TASK INSTRUCTIONS:
Make an exact copy of the lines below.
━━ SUPPLIED RECORDS ━━
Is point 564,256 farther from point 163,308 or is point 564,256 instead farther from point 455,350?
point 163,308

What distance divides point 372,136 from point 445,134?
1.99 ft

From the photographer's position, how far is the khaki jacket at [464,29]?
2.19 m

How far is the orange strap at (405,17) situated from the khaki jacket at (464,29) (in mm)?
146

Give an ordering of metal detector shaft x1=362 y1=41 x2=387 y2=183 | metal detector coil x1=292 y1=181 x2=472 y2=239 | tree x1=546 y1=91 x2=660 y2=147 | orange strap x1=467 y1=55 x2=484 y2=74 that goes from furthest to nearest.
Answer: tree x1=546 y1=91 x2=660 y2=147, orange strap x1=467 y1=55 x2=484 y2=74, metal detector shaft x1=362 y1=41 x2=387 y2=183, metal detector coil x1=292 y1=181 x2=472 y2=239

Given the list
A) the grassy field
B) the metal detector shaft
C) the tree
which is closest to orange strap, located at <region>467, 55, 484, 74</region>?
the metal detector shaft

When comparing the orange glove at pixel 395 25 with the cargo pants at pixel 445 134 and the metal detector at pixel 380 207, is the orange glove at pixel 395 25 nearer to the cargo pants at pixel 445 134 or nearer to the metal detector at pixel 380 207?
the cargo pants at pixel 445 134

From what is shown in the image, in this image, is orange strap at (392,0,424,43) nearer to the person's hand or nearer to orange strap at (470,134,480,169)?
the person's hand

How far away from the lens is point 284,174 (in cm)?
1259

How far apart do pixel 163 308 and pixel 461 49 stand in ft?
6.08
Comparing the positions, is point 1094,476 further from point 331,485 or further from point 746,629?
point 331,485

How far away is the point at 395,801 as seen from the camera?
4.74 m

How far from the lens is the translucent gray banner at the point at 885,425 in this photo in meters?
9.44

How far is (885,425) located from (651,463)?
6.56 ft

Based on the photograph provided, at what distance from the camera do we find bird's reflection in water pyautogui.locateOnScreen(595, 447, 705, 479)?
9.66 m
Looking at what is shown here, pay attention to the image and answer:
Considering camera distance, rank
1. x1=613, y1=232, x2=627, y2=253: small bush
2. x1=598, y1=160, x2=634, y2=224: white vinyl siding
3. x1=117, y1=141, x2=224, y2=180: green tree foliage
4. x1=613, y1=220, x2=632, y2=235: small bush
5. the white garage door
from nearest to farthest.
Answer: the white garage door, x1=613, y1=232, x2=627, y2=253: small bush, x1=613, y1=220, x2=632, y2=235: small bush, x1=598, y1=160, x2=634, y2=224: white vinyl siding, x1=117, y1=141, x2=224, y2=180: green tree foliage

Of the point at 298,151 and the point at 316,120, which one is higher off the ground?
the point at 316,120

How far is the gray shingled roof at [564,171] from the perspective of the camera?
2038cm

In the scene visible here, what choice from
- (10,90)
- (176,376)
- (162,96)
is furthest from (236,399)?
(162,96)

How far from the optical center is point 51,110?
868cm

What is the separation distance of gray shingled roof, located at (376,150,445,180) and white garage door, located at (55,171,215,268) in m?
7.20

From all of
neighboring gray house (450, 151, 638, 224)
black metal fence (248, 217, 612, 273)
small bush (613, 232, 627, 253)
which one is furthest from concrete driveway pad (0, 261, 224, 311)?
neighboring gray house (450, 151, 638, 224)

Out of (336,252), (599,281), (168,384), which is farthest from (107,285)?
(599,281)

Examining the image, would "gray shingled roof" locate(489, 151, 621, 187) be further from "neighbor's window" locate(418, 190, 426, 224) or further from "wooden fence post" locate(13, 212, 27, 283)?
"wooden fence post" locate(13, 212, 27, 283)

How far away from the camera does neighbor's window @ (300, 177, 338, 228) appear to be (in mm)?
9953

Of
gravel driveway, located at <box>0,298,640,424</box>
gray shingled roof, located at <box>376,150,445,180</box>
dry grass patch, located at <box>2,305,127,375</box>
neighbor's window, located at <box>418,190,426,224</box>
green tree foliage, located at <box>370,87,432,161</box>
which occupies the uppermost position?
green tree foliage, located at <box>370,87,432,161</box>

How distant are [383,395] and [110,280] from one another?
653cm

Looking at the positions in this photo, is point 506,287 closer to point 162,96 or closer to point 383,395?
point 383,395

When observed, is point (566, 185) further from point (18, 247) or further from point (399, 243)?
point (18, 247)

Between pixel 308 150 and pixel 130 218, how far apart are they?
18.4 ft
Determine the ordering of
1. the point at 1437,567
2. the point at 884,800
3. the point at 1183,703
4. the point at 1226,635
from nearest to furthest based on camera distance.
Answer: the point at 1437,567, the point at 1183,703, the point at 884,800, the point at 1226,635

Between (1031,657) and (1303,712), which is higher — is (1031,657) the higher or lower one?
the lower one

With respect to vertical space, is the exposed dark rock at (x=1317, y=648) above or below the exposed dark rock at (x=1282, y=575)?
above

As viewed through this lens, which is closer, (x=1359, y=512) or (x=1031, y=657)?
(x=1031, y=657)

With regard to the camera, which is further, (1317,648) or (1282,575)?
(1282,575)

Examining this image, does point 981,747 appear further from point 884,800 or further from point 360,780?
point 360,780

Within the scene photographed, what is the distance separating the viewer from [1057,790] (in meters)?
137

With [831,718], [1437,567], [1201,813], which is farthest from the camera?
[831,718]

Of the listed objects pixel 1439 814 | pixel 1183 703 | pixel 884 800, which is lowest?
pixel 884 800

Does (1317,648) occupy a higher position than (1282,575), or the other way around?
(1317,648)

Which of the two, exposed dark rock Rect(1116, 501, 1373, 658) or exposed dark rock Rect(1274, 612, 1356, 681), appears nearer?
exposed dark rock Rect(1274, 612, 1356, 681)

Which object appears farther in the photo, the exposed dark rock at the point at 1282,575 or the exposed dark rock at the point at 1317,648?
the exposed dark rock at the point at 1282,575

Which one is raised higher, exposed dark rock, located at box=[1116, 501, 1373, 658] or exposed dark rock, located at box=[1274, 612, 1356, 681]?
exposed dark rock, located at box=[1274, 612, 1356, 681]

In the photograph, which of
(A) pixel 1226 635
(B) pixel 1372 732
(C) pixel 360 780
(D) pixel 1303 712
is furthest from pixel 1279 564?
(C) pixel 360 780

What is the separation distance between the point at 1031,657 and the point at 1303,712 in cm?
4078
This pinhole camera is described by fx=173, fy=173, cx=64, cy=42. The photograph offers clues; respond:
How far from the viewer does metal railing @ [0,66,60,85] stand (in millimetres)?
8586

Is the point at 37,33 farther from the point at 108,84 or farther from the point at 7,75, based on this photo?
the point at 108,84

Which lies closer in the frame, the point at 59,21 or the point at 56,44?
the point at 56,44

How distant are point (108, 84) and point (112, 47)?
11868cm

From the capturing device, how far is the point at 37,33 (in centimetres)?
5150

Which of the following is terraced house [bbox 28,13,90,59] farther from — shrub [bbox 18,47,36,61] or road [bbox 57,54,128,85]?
━━━
THE ANSWER:
Is point 564,256 farther from point 163,308 or is point 564,256 instead farther from point 455,350?
point 163,308

What distance divides point 372,136 from point 445,134?
1.99 ft

From the photographer's position, how far is the khaki jacket at [464,29]?
2.19 m

How far is the orange strap at (405,17) situated from the khaki jacket at (464,29) (in mm)?
146

Give an ordering of metal detector shaft x1=362 y1=41 x2=387 y2=183 | metal detector coil x1=292 y1=181 x2=472 y2=239 | tree x1=546 y1=91 x2=660 y2=147 | orange strap x1=467 y1=55 x2=484 y2=74 that goes from furthest to nearest.
Answer: tree x1=546 y1=91 x2=660 y2=147, orange strap x1=467 y1=55 x2=484 y2=74, metal detector shaft x1=362 y1=41 x2=387 y2=183, metal detector coil x1=292 y1=181 x2=472 y2=239

Given the list
A) the grassy field
B) the metal detector shaft
C) the tree
which is closest to orange strap, located at <region>467, 55, 484, 74</region>?
the metal detector shaft

When comparing the orange glove at pixel 395 25 with the cargo pants at pixel 445 134 and the metal detector at pixel 380 207, is the orange glove at pixel 395 25 nearer to the cargo pants at pixel 445 134 or nearer to the metal detector at pixel 380 207?
the cargo pants at pixel 445 134

From what is shown in the image, in this image, is orange strap at (392,0,424,43) nearer to the person's hand or nearer to orange strap at (470,134,480,169)?
the person's hand

How far away from the lens is point 284,174 (in cm)?
1259

How far apart do pixel 163 308 and pixel 461 49 stand in ft?
6.08
Comparing the positions, is point 1094,476 further from point 331,485 or further from point 746,629?
point 331,485

How far away is the point at 395,801 as seen from the camera?
4.74 m

How far from the lens is the translucent gray banner at the point at 885,425 in this photo in meters?
9.44

How far is (885,425) located from (651,463)?
6.56 ft

Based on the photograph provided, at what distance from the camera do we find bird's reflection in water pyautogui.locateOnScreen(595, 447, 705, 479)?
9.66 m
Looking at what is shown here, pay attention to the image and answer:
Considering camera distance, rank
1. x1=613, y1=232, x2=627, y2=253: small bush
2. x1=598, y1=160, x2=634, y2=224: white vinyl siding
3. x1=117, y1=141, x2=224, y2=180: green tree foliage
4. x1=613, y1=220, x2=632, y2=235: small bush
5. the white garage door
from nearest to farthest.
Answer: the white garage door, x1=613, y1=232, x2=627, y2=253: small bush, x1=613, y1=220, x2=632, y2=235: small bush, x1=598, y1=160, x2=634, y2=224: white vinyl siding, x1=117, y1=141, x2=224, y2=180: green tree foliage

Of the point at 298,151 and the point at 316,120, which one is higher off the ground?
the point at 316,120

How far is the gray shingled roof at [564,171] from the perspective of the camera?
2038cm

In the scene visible here, what choice from
- (10,90)
- (176,376)
- (162,96)
is furthest from (236,399)?
(162,96)

How far from the optical center is point 51,110?
868cm

What is the separation distance of gray shingled roof, located at (376,150,445,180) and white garage door, located at (55,171,215,268) in m?
7.20

From all of
neighboring gray house (450, 151, 638, 224)
black metal fence (248, 217, 612, 273)
small bush (613, 232, 627, 253)
which one is furthest from concrete driveway pad (0, 261, 224, 311)?
neighboring gray house (450, 151, 638, 224)

Out of (336,252), (599,281), (168,384), which is farthest from (107,285)?
(599,281)

Examining the image, would "gray shingled roof" locate(489, 151, 621, 187) be further from "neighbor's window" locate(418, 190, 426, 224) or further from "wooden fence post" locate(13, 212, 27, 283)?
"wooden fence post" locate(13, 212, 27, 283)

How far away from the camera does neighbor's window @ (300, 177, 338, 228) appear to be (in mm)?
9953

Of
gravel driveway, located at <box>0,298,640,424</box>
gray shingled roof, located at <box>376,150,445,180</box>
dry grass patch, located at <box>2,305,127,375</box>
neighbor's window, located at <box>418,190,426,224</box>
green tree foliage, located at <box>370,87,432,161</box>
which occupies the uppermost position?
green tree foliage, located at <box>370,87,432,161</box>

How distant are [383,395] and [110,280] from one another?
653cm

Looking at the positions in this photo, is point 506,287 closer to point 162,96 or closer to point 383,395?
point 383,395

When observed, is point (566, 185) further from point (18, 247) or further from point (399, 243)?
point (18, 247)

Between pixel 308 150 and pixel 130 218, how far apart are they?
18.4 ft
Determine the ordering of
1. the point at 1437,567
2. the point at 884,800
3. the point at 1183,703
4. the point at 1226,635
from nearest to furthest based on camera distance.
Answer: the point at 1437,567, the point at 1183,703, the point at 884,800, the point at 1226,635

Between (1031,657) and (1303,712), which is higher — is (1031,657) the higher or lower one?
the lower one

With respect to vertical space, is the exposed dark rock at (x=1317, y=648) above or below the exposed dark rock at (x=1282, y=575)?
above

As viewed through this lens, which is closer, (x=1359, y=512) or (x=1031, y=657)?
(x=1031, y=657)

With regard to the camera, which is further, (1317,648) or (1282,575)?
(1282,575)

Examining this image, does point 981,747 appear further from point 884,800 or further from point 360,780?
point 360,780

Within the scene photographed, what is the distance separating the viewer from [1057,790] (in meters)?
137

With [831,718], [1437,567], [1201,813], which is farthest from the camera?
[831,718]

Of the listed objects pixel 1439 814 | pixel 1183 703 | pixel 884 800, which is lowest?
pixel 884 800

Does (1317,648) occupy a higher position than (1282,575), or the other way around?
(1317,648)

Which of the two, exposed dark rock Rect(1116, 501, 1373, 658) or exposed dark rock Rect(1274, 612, 1356, 681), appears nearer?
exposed dark rock Rect(1274, 612, 1356, 681)

Which object appears farther in the photo, the exposed dark rock at the point at 1282,575 or the exposed dark rock at the point at 1317,648?
the exposed dark rock at the point at 1282,575

Which one is raised higher, exposed dark rock, located at box=[1116, 501, 1373, 658] or exposed dark rock, located at box=[1274, 612, 1356, 681]?
exposed dark rock, located at box=[1274, 612, 1356, 681]

In the photograph, which of
(A) pixel 1226 635
(B) pixel 1372 732
(C) pixel 360 780
(D) pixel 1303 712
is furthest from pixel 1279 564?
(C) pixel 360 780

What is the separation distance between the point at 1031,657 and the point at 1303,712 in cm?
4078
This pinhole camera is described by fx=173, fy=173, cx=64, cy=42. The photograph offers clues; respond:
How far from the viewer does metal railing @ [0,66,60,85] stand (in millimetres)?
8586

Is the point at 37,33 farther from the point at 108,84 or farther from the point at 7,75, based on this photo?
the point at 108,84

Which lies closer in the frame, the point at 59,21 or the point at 56,44?
the point at 56,44

How distant are point (108, 84) and point (112, 47)?
11868cm

From the capturing device, how far is the point at 37,33 (in centimetres)?
5150

Which of the following is terraced house [bbox 28,13,90,59] farther from — shrub [bbox 18,47,36,61] or road [bbox 57,54,128,85]?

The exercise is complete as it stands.